### Data listing

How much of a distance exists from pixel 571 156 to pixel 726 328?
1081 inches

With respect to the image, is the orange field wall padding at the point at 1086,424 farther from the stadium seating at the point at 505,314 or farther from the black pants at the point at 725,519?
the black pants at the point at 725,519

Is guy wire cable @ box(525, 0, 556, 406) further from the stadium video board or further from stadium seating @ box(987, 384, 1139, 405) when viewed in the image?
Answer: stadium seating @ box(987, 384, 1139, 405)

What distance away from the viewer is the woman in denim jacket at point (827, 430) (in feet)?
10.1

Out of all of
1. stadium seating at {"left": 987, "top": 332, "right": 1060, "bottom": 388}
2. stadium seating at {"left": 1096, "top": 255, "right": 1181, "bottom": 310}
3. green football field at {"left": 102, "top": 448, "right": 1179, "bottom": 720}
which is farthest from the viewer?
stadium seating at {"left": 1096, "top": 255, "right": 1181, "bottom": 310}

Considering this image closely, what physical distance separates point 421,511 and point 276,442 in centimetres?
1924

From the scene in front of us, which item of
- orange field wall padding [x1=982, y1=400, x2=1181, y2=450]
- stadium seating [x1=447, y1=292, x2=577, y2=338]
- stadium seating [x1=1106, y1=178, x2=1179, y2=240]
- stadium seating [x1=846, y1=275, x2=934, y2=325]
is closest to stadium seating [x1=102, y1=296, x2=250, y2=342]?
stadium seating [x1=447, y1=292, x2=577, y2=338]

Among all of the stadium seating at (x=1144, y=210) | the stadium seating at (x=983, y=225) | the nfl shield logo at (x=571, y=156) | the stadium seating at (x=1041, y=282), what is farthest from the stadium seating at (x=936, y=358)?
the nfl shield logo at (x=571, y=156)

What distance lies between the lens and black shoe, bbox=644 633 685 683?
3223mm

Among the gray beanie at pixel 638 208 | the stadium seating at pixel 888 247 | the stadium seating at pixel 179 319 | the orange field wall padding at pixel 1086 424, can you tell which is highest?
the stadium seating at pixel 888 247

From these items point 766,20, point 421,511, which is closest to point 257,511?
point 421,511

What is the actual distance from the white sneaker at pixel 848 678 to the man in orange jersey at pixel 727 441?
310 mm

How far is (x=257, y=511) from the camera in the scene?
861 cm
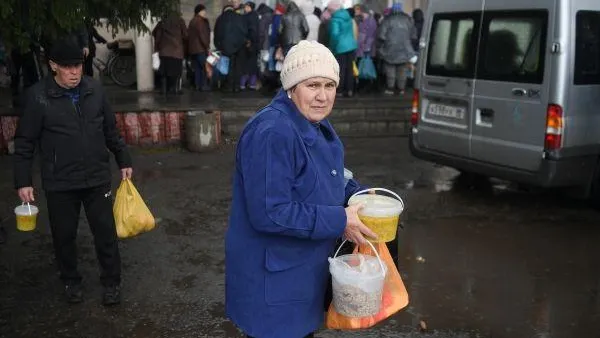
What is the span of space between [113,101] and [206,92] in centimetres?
241

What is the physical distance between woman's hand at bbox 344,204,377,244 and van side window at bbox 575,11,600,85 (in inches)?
173

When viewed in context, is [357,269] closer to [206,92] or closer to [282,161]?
[282,161]

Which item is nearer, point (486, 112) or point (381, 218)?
point (381, 218)

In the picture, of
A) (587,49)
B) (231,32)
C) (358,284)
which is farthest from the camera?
(231,32)

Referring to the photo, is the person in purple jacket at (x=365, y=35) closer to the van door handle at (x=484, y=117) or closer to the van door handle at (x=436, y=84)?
the van door handle at (x=436, y=84)

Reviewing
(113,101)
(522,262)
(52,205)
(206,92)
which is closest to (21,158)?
(52,205)

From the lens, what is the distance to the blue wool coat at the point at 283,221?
2.26m

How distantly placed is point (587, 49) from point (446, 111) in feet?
5.36

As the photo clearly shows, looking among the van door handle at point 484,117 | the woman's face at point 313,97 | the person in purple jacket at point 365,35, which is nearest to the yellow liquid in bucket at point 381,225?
the woman's face at point 313,97

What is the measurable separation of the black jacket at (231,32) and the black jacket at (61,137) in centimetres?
857

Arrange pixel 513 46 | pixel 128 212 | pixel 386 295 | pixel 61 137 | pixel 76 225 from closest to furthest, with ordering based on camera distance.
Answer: pixel 386 295
pixel 61 137
pixel 76 225
pixel 128 212
pixel 513 46

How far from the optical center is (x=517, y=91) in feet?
20.6

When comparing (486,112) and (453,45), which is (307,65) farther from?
(453,45)

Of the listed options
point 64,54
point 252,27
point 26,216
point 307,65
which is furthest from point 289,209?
point 252,27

######

- [Job]:
Write out, word for word, the line containing "What is the physical" and every line after it to the end of the data above.

- [Solved exercise]:
What is the physical distance between woman's hand at bbox 344,204,377,244 and van side window at bbox 575,11,600,85 (in inches)?
173

When viewed in context, is [357,269] closer to [206,92] or closer to [282,161]?
[282,161]

Which item is nearer, point (486, 112) or point (381, 218)?
point (381, 218)

In the picture, of
A) (587,49)
B) (231,32)
C) (358,284)
which is farthest from the camera?
(231,32)

Referring to the photo, is the person in purple jacket at (x=365, y=35) closer to the van door handle at (x=484, y=117) or closer to the van door handle at (x=436, y=84)?
the van door handle at (x=436, y=84)

Reviewing
(113,101)
(522,262)
(52,205)
(206,92)
which is closest to (21,158)?
(52,205)

From the lens, what is the distance to the blue wool coat at the point at 283,221?
2.26m

How distantly placed is point (587, 49) from point (446, 111) in feet?
5.36

As the photo clearly shows, looking among the van door handle at point 484,117 | the woman's face at point 313,97 | the person in purple jacket at point 365,35, which is nearest to the yellow liquid in bucket at point 381,225?
the woman's face at point 313,97

What is the measurable separation of the black jacket at (231,32) and the black jacket at (61,137) in centimetres?
857

Arrange pixel 513 46 | pixel 128 212 | pixel 386 295 | pixel 61 137 | pixel 76 225 from closest to furthest, with ordering based on camera distance.
Answer: pixel 386 295
pixel 61 137
pixel 76 225
pixel 128 212
pixel 513 46

How far from the optical center is (x=517, y=91) in feet?
20.6

When comparing (486,112) and (453,45), which is (307,65) farther from?
(453,45)

Of the listed options
point 64,54
point 252,27
point 26,216
point 307,65
which is furthest from point 289,209?
point 252,27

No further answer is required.